*** Records provided

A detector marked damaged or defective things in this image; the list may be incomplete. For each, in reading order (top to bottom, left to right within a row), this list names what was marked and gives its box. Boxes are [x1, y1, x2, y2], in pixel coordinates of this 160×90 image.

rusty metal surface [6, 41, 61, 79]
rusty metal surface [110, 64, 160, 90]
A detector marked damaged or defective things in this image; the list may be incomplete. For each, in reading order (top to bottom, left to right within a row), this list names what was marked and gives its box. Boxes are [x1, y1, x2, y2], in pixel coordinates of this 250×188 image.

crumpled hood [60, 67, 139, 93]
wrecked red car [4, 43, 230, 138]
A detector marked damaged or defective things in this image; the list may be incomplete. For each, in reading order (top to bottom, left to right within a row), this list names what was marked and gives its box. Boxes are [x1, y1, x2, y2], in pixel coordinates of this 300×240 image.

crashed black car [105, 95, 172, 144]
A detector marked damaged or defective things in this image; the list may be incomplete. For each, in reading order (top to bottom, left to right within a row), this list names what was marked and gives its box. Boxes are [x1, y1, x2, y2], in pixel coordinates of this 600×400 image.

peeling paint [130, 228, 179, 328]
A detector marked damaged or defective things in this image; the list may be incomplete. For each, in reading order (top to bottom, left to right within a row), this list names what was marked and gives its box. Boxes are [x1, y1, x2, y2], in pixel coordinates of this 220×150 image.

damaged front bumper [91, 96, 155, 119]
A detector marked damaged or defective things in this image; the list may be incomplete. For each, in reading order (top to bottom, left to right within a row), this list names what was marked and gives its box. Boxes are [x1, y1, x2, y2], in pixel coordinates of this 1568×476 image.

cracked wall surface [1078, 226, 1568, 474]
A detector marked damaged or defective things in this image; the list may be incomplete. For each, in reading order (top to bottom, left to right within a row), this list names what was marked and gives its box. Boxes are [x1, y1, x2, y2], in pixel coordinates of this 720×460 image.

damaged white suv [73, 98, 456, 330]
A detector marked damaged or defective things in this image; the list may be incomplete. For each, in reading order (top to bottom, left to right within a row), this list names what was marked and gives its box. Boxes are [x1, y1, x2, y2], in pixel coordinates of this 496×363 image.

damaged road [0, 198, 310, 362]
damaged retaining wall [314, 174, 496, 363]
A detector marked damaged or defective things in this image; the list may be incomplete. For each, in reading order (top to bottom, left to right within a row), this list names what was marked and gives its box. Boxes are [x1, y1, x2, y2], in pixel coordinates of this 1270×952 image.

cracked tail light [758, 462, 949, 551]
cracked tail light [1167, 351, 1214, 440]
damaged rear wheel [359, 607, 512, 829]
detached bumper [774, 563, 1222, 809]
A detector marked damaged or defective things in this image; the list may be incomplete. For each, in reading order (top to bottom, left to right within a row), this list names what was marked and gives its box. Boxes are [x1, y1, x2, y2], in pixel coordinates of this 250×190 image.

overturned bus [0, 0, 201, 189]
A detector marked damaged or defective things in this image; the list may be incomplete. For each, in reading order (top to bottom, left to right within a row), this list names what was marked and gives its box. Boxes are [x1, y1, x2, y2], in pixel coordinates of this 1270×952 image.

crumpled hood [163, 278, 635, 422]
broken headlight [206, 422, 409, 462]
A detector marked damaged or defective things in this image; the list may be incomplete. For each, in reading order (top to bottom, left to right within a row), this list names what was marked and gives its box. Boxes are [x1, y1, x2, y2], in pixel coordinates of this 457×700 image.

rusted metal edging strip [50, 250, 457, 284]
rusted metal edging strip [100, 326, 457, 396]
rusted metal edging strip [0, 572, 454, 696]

******

» **Exercise task**:
Lay out every line of the items above as a JSON list of strings, with one string per line and no blank lines.

» **Solution to this task**:
[
  "A detector marked damaged or defective things in this image; the list may be incomplete. For each, in reading order (top to bottom, left to right within a row), this list names what was marked and gives its box. Boxes are [x1, y1, x2, y2], in pixel coordinates of this 160×90 image.",
  "rusty metal surface [6, 41, 61, 79]",
  "rusty metal surface [110, 64, 160, 90]",
  "A detector marked damaged or defective things in this image; the list may be incomplete. For each, in reading order (top to bottom, left to right within a row), this list names what was marked and gives its box. Boxes are [x1, y1, x2, y2], in pixel coordinates of this 250×188 image.",
  "crumpled hood [60, 67, 139, 93]",
  "wrecked red car [4, 43, 230, 138]",
  "A detector marked damaged or defective things in this image; the list may be incomplete. For each, in reading order (top to bottom, left to right within a row), this list names what was marked and gives its box. Boxes are [x1, y1, x2, y2], in pixel coordinates of this 300×240 image.",
  "crashed black car [105, 95, 172, 144]",
  "A detector marked damaged or defective things in this image; the list may be incomplete. For each, in reading order (top to bottom, left to right within a row), this list names what was marked and gives its box. Boxes are [x1, y1, x2, y2], in pixel coordinates of this 600×400 image.",
  "peeling paint [130, 228, 179, 328]",
  "A detector marked damaged or defective things in this image; the list may be incomplete. For each, in reading order (top to bottom, left to right within a row), this list names what was marked and gives its box. Boxes are [x1, y1, x2, y2], in pixel coordinates of this 220×150 image.",
  "damaged front bumper [91, 96, 155, 119]",
  "A detector marked damaged or defective things in this image; the list may be incomplete. For each, in reading order (top to bottom, left to right within a row), this list names what was marked and gives its box. Boxes are [x1, y1, x2, y2], in pixel coordinates of this 1568×476 image.",
  "cracked wall surface [1078, 226, 1568, 474]",
  "A detector marked damaged or defective things in this image; the list may be incomplete. For each, in reading order (top to bottom, left to right within a row), this list names what was marked and gives its box. Boxes are [x1, y1, x2, y2], in pixel coordinates of this 720×460 image.",
  "damaged white suv [73, 98, 456, 330]",
  "A detector marked damaged or defective things in this image; the list may be incomplete. For each, in reading order (top to bottom, left to right within a row), this list names what was marked and gives its box. Boxes are [x1, y1, x2, y2], in pixel coordinates of this 496×363 image.",
  "damaged road [0, 198, 310, 362]",
  "damaged retaining wall [314, 174, 496, 363]",
  "A detector marked damaged or defective things in this image; the list may be incomplete. For each, in reading order (top to bottom, left to right within a row), this list names what was marked and gives its box. Boxes are [x1, y1, x2, y2], in pixel coordinates of this 1270×952 image.",
  "cracked tail light [758, 462, 949, 551]",
  "cracked tail light [1167, 351, 1214, 440]",
  "damaged rear wheel [359, 607, 512, 829]",
  "detached bumper [774, 563, 1222, 809]",
  "A detector marked damaged or defective things in this image; the list may be incomplete. For each, in reading order (top to bottom, left to right within a row), this list names what was marked and gives its box. Boxes are [x1, y1, x2, y2], in pixel coordinates of this 250×190 image.",
  "overturned bus [0, 0, 201, 189]",
  "A detector marked damaged or defective things in this image; the list may be incomplete. For each, in reading order (top to bottom, left to right within a row), this list names what was marked and gives its box. Boxes are [x1, y1, x2, y2], in pixel coordinates of this 1270×952 image.",
  "crumpled hood [163, 278, 635, 422]",
  "broken headlight [206, 422, 409, 462]",
  "A detector marked damaged or defective things in this image; the list may be incomplete. For each, in reading order (top to bottom, left to right within a row), this list names what was marked and gives its box. Boxes are [x1, y1, x2, y2], in pixel coordinates of this 457×700 image.",
  "rusted metal edging strip [50, 250, 457, 284]",
  "rusted metal edging strip [100, 326, 457, 396]",
  "rusted metal edging strip [0, 572, 454, 696]"
]